TASK STATEMENT: In the entries below, find the line with "506, 1141, 624]" and the line with "- Modality: light microscopy". Return those two lines and all lines between them, exactly.

(Extracted records)
────────────────────

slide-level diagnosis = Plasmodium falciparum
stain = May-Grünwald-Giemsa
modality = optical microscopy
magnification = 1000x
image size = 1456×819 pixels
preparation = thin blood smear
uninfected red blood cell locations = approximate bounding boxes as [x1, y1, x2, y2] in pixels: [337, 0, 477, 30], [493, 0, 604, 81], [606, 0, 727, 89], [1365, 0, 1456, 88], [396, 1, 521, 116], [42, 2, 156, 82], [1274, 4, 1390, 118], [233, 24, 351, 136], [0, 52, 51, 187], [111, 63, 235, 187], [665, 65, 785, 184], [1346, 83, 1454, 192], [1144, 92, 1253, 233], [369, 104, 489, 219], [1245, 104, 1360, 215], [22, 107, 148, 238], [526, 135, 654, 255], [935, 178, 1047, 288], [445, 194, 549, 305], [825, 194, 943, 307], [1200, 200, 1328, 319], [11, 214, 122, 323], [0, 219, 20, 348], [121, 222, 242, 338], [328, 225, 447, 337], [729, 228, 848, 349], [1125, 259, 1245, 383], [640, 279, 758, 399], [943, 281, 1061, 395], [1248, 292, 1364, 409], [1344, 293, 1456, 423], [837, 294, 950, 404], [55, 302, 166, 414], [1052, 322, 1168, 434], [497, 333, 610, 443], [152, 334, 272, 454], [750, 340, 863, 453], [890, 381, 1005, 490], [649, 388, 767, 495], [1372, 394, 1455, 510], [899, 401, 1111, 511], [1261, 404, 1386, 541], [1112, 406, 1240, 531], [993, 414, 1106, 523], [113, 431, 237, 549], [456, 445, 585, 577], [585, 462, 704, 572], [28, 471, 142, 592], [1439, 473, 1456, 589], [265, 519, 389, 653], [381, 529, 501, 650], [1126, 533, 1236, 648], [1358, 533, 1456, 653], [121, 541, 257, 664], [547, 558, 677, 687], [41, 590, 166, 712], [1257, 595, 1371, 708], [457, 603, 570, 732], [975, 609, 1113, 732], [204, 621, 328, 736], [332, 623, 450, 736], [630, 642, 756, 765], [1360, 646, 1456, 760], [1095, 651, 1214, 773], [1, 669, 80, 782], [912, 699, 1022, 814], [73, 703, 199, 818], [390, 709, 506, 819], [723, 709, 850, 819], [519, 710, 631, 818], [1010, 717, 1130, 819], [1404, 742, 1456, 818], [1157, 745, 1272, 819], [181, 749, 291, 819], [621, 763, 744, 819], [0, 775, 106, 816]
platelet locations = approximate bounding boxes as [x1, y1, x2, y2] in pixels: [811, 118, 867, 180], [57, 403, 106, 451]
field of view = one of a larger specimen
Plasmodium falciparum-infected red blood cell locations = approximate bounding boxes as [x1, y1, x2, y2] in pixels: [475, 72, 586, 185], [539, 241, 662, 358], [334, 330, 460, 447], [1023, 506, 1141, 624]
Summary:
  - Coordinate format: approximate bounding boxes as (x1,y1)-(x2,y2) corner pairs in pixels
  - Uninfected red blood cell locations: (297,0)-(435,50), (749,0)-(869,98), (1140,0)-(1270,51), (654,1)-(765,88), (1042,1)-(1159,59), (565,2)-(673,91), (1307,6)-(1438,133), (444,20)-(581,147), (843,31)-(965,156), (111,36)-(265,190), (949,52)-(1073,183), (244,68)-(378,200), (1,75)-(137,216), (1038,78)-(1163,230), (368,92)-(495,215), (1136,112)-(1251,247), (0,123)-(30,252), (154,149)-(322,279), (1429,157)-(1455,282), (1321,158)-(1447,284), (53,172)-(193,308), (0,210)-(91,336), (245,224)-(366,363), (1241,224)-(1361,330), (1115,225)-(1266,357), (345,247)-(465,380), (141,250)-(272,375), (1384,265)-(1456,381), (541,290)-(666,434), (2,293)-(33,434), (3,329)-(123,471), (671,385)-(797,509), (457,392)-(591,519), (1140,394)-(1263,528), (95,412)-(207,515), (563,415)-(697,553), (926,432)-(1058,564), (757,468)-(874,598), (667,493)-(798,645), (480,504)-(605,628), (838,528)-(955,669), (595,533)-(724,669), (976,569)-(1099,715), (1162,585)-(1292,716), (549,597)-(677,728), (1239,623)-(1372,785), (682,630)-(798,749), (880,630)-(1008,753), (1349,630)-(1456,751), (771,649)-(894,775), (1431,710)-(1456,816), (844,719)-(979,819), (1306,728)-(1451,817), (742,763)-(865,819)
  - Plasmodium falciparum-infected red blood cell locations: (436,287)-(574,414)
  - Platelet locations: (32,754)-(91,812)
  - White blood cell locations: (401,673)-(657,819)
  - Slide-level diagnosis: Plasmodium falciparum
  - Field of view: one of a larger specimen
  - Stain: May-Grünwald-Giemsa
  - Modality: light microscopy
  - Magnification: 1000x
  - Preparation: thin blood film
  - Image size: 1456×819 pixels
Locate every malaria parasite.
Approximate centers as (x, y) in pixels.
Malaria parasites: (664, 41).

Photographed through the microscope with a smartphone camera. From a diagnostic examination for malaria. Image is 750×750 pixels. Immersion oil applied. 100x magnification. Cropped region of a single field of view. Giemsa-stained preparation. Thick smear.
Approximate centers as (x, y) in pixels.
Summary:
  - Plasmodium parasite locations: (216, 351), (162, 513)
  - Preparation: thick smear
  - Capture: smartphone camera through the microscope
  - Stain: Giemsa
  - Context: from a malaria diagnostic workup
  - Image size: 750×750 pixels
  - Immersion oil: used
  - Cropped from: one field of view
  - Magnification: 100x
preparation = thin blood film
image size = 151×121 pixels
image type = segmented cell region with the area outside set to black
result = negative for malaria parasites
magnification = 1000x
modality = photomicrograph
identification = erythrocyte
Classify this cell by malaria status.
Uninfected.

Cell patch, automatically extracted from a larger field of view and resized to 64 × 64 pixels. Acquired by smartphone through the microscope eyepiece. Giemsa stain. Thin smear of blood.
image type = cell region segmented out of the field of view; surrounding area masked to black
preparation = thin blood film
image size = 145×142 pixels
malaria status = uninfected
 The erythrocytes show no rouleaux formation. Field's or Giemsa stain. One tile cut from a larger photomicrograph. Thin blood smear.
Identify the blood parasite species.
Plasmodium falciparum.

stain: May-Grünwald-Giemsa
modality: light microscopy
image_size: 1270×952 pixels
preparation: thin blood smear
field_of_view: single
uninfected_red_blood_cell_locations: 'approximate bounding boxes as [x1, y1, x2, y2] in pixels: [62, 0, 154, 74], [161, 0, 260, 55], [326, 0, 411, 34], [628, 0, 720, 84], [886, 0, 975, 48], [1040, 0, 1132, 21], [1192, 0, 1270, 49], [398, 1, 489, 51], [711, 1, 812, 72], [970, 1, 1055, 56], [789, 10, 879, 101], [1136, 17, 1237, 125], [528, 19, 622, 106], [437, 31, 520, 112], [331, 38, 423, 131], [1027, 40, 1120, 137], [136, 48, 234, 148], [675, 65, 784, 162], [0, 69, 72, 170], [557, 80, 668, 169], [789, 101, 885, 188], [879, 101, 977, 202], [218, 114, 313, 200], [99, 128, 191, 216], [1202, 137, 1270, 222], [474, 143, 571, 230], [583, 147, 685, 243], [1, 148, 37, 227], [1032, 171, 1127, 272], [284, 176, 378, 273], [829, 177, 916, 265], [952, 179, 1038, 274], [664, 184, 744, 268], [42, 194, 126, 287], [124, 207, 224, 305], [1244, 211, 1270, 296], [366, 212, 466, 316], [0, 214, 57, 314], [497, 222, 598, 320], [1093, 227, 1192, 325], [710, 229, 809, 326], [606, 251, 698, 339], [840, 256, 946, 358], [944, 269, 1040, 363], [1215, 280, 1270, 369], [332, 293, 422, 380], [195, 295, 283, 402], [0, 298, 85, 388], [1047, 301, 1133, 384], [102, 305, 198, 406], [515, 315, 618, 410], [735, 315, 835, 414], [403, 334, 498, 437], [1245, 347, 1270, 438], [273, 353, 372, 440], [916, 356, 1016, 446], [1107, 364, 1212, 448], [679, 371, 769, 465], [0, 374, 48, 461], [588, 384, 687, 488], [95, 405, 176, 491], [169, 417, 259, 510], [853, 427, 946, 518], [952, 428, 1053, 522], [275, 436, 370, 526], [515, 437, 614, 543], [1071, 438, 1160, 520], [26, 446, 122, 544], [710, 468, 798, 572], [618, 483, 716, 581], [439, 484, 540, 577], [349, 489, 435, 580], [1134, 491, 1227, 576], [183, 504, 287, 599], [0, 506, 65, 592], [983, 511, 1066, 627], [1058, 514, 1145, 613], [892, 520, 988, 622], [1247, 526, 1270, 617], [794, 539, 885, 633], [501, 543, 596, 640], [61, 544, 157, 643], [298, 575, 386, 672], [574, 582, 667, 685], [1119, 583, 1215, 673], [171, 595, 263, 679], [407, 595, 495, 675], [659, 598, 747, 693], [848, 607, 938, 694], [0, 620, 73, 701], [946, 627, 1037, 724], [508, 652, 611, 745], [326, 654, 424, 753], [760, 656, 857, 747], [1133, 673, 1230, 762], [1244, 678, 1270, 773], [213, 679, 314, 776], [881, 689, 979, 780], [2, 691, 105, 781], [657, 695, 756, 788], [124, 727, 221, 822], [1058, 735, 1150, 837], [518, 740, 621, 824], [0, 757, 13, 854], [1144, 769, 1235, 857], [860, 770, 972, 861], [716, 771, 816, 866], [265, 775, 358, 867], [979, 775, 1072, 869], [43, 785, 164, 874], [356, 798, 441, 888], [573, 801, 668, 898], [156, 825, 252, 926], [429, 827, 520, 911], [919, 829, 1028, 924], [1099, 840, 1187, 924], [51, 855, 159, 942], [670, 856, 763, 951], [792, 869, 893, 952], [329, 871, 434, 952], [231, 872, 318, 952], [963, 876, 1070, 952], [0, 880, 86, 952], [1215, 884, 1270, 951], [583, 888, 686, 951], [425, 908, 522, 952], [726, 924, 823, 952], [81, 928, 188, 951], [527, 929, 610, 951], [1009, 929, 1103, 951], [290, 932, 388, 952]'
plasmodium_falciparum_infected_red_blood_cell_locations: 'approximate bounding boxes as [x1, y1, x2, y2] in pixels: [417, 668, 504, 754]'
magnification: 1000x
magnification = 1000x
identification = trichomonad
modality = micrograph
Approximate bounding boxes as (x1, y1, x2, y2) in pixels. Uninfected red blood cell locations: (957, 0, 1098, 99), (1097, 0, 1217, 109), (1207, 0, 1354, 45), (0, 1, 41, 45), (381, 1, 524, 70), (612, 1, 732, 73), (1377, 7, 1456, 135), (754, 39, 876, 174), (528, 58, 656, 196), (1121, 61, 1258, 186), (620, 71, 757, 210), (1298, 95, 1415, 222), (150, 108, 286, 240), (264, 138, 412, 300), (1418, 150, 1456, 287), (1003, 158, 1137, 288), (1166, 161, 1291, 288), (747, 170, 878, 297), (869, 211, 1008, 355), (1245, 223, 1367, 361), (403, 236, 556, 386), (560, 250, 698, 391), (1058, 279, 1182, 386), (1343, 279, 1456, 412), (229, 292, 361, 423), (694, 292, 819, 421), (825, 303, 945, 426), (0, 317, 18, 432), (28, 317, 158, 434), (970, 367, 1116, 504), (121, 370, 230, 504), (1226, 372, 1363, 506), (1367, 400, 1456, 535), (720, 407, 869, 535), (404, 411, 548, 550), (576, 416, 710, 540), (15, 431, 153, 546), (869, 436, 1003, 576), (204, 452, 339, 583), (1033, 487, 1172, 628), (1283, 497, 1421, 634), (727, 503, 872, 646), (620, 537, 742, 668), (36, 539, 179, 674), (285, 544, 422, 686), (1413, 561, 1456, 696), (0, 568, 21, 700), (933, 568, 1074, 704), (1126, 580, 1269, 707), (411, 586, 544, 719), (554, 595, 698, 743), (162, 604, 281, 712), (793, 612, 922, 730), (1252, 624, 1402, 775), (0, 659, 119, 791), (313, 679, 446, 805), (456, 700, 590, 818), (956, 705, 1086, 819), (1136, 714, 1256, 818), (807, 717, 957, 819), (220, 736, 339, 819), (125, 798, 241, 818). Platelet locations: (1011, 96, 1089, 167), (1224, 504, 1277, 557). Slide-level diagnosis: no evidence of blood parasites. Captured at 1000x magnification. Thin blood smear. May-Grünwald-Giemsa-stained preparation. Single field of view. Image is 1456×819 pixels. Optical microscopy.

────────────────────

TASK RESPONSE:
Plasmodium falciparum-infected red blood cell locations = approximate bounding boxes as [x1, y1, x2, y2] in pixels: [475, 72, 586, 185], [539, 241, 662, 358], [334, 330, 460, 447], [1023, 506, 1141, 624]
Summary:
  - Coordinate format: approximate bounding boxes as (x1,y1)-(x2,y2) corner pairs in pixels
  - Uninfected red blood cell locations: (297,0)-(435,50), (749,0)-(869,98), (1140,0)-(1270,51), (654,1)-(765,88), (1042,1)-(1159,59), (565,2)-(673,91), (1307,6)-(1438,133), (444,20)-(581,147), (843,31)-(965,156), (111,36)-(265,190), (949,52)-(1073,183), (244,68)-(378,200), (1,75)-(137,216), (1038,78)-(1163,230), (368,92)-(495,215), (1136,112)-(1251,247), (0,123)-(30,252), (154,149)-(322,279), (1429,157)-(1455,282), (1321,158)-(1447,284), (53,172)-(193,308), (0,210)-(91,336), (245,224)-(366,363), (1241,224)-(1361,330), (1115,225)-(1266,357), (345,247)-(465,380), (141,250)-(272,375), (1384,265)-(1456,381), (541,290)-(666,434), (2,293)-(33,434), (3,329)-(123,471), (671,385)-(797,509), (457,392)-(591,519), (1140,394)-(1263,528), (95,412)-(207,515), (563,415)-(697,553), (926,432)-(1058,564), (757,468)-(874,598), (667,493)-(798,645), (480,504)-(605,628), (838,528)-(955,669), (595,533)-(724,669), (976,569)-(1099,715), (1162,585)-(1292,716), (549,597)-(677,728), (1239,623)-(1372,785), (682,630)-(798,749), (880,630)-(1008,753), (1349,630)-(1456,751), (771,649)-(894,775), (1431,710)-(1456,816), (844,719)-(979,819), (1306,728)-(1451,817), (742,763)-(865,819)
  - Plasmodium falciparum-infected red blood cell locations: (436,287)-(574,414)
  - Platelet locations: (32,754)-(91,812)
  - White blood cell locations: (401,673)-(657,819)
  - Slide-level diagnosis: Plasmodium falciparum
  - Field of view: one of a larger specimen
  - Stain: May-Grünwald-Giemsa
  - Modality: light microscopy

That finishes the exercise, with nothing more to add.